** Opening Given data block **

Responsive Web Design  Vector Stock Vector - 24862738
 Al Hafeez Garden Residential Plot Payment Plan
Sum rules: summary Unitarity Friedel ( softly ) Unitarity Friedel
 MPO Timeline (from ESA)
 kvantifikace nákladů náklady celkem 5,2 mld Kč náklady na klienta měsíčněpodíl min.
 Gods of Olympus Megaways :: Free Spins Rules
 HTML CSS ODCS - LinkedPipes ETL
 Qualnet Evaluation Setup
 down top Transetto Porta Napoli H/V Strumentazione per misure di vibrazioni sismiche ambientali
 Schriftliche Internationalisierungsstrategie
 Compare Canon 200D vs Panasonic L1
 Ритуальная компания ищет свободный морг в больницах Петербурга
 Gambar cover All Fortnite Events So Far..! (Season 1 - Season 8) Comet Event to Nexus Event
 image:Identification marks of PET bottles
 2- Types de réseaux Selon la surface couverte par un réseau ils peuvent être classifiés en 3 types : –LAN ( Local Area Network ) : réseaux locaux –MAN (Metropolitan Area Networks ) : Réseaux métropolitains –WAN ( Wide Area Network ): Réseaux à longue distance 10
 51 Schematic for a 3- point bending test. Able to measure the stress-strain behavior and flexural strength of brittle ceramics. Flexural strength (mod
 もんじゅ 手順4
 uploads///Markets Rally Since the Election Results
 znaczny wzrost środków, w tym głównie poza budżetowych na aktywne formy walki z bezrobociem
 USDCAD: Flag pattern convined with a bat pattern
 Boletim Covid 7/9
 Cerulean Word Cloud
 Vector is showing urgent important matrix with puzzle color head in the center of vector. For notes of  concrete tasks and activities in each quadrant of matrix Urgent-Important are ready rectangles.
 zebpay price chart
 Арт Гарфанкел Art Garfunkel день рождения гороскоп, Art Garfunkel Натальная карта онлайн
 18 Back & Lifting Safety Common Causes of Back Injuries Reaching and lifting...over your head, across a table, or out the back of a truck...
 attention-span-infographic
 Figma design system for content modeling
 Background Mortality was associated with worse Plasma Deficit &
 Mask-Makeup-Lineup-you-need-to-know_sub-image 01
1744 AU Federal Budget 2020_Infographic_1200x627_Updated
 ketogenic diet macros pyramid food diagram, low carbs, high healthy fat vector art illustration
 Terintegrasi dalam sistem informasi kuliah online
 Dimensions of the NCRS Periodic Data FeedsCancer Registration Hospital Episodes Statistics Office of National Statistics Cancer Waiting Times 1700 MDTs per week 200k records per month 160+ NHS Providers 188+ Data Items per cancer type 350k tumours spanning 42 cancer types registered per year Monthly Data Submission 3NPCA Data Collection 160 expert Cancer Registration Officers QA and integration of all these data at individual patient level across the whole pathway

** Closing Given data block **

What needs to be done
The expected output is an exact copy of all the records above.

Task answer
Responsive Web Design  Vector Stock Vector - 24862738
 Al Hafeez Garden Residential Plot Payment Plan
Sum rules: summary Unitarity Friedel ( softly ) Unitarity Friedel
 MPO Timeline (from ESA)
 kvantifikace nákladů náklady celkem 5,2 mld Kč náklady na klienta měsíčněpodíl min.
 Gods of Olympus Megaways :: Free Spins Rules
 HTML CSS ODCS - LinkedPipes ETL
 Qualnet Evaluation Setup
 down top Transetto Porta Napoli H/V Strumentazione per misure di vibrazioni sismiche ambientali
 Schriftliche Internationalisierungsstrategie
 Compare Canon 200D vs Panasonic L1
 Ритуальная компания ищет свободный морг в больницах Петербурга
 Gambar cover All Fortnite Events So Far..! (Season 1 - Season 8) Comet Event to Nexus Event
 image:Identification marks of PET bottles
 2- Types de réseaux Selon la surface couverte par un réseau ils peuvent être classifiés en 3 types : –LAN ( Local Area Network ) : réseaux locaux –MAN (Metropolitan Area Networks ) : Réseaux métropolitains –WAN ( Wide Area Network ): Réseaux à longue distance 10
 51 Schematic for a 3- point bending test. Able to measure the stress-strain behavior and flexural strength of brittle ceramics. Flexural strength (mod
 もんじゅ 手順4
 uploads///Markets Rally Since the Election Results
 znaczny wzrost środków, w tym głównie poza budżetowych na aktywne formy walki z bezrobociem
 USDCAD: Flag pattern convined with a bat pattern
 Boletim Covid 7/9
 Cerulean Word Cloud
 Vector is showing urgent important matrix with puzzle color head in the center of vector. For notes of  concrete tasks and activities in each quadrant of matrix Urgent-Important are ready rectangles.
 zebpay price chart
 Арт Гарфанкел Art Garfunkel день рождения гороскоп, Art Garfunkel Натальная карта онлайн
 18 Back & Lifting Safety Common Causes of Back Injuries Reaching and lifting...over your head, across a table, or out the back of a truck...
 attention-span-infographic
 Figma design system for content modeling
 Background Mortality was associated with worse Plasma Deficit &
 Mask-Makeup-Lineup-you-need-to-know_sub-image 01
1744 AU Federal Budget 2020_Infographic_1200x627_Updated
 ketogenic diet macros pyramid food diagram, low carbs, high healthy fat vector art illustration
 Terintegrasi dalam sistem informasi kuliah online
 Dimensions of the NCRS Periodic Data FeedsCancer Registration Hospital Episodes Statistics Office of National Statistics Cancer Waiting Times 1700 MDTs per week 200k records per month 160+ NHS Providers 188+ Data Items per cancer type 350k tumours spanning 42 cancer types registered per year Monthly Data Submission 3NPCA Data Collection 160 expert Cancer Registration Officers QA and integration of all these data at individual patient level across the whole pathway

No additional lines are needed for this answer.